Problem to solve -
Take the part of the records that opens with the line containing "At what range" and closes at the end of the records. Reproduce it, substituting "metal railing" for "pedestrian guardrail" and leaving everything else unchanged.
[Begin Given data]
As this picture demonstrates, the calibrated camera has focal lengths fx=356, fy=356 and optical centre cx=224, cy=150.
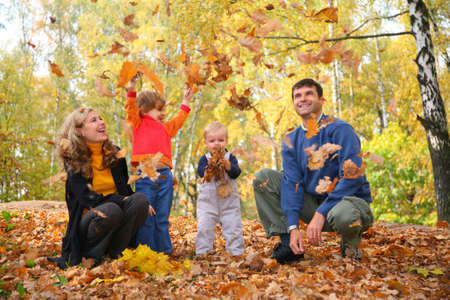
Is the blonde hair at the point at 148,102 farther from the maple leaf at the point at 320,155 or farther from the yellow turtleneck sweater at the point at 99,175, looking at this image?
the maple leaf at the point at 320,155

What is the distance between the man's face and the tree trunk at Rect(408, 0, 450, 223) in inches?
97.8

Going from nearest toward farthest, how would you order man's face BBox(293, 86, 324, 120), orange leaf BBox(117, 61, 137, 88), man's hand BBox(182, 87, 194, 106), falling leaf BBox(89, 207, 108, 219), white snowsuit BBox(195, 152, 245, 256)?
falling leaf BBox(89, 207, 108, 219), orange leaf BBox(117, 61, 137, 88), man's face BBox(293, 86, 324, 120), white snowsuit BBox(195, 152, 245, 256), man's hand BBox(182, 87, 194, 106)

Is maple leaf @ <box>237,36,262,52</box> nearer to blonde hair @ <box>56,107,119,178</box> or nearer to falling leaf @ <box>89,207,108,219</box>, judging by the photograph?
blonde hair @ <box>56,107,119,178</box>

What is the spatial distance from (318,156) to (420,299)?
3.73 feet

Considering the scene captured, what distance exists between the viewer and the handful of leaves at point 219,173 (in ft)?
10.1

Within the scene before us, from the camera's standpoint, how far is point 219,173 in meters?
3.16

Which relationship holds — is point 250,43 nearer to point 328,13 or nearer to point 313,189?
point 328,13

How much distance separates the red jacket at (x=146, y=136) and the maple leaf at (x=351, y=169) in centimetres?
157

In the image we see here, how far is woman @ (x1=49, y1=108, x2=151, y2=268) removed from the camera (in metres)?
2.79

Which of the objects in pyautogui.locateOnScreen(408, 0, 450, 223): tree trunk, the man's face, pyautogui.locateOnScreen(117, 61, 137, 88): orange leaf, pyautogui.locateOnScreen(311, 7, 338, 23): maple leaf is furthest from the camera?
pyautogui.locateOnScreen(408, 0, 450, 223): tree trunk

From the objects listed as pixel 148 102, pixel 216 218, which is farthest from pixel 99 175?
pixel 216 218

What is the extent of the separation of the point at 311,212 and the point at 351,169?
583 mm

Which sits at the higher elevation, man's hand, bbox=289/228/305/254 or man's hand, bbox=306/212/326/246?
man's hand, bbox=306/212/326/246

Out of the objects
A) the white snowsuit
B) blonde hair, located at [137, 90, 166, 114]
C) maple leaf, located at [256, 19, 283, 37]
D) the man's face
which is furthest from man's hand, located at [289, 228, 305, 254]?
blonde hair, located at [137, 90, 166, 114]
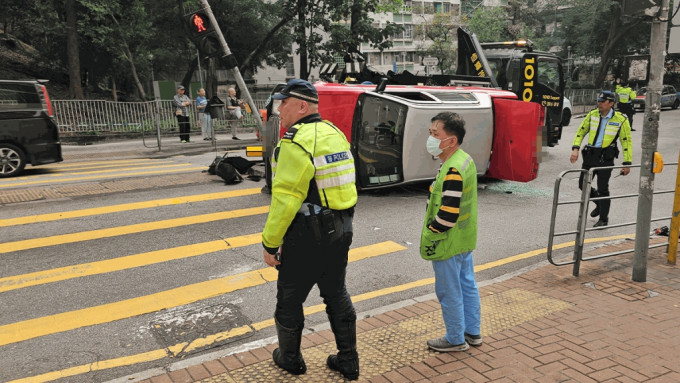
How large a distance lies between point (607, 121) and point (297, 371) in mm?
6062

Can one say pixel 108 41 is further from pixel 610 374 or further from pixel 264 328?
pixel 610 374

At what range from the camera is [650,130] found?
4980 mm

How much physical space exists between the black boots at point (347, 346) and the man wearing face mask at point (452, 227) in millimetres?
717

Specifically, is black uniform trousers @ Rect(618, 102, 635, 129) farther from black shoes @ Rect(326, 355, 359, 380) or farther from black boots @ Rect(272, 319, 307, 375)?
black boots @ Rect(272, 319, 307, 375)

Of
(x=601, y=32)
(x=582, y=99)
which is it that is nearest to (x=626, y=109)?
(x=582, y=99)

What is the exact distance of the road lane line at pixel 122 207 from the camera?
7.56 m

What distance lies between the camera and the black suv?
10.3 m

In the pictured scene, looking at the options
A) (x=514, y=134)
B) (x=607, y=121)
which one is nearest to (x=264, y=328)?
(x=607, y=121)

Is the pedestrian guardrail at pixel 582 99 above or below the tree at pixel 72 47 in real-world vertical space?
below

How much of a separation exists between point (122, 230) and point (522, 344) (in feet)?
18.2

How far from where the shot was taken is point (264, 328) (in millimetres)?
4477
[End Given data]
Answer -
At what range from the camera is [650,130] found?
4980 mm

How much physical space exists between the black boots at point (347, 346) and the man wearing face mask at point (452, 227) in millimetres?
717

Specifically, is black uniform trousers @ Rect(618, 102, 635, 129) farther from black shoes @ Rect(326, 355, 359, 380) or farther from black boots @ Rect(272, 319, 307, 375)?
black boots @ Rect(272, 319, 307, 375)

Of
(x=601, y=32)
(x=582, y=99)
which is it that is nearest to (x=626, y=109)?
(x=582, y=99)

What is the exact distance of the road lane line at pixel 122 207 from the camera?
7.56 m

What distance lies between the camera and the black suv?
10.3 m

In the pictured scene, looking at the options
A) (x=514, y=134)
B) (x=607, y=121)
which one is nearest to (x=264, y=328)?
(x=607, y=121)

Is the metal railing at pixel 582 99 above or below the tree at pixel 72 47 in real-world vertical space?
below

How much of a separation exists between point (122, 230) and point (522, 344) (in feet)?
18.2

How far from where the shot was taken is point (264, 328) (in millimetres)?
4477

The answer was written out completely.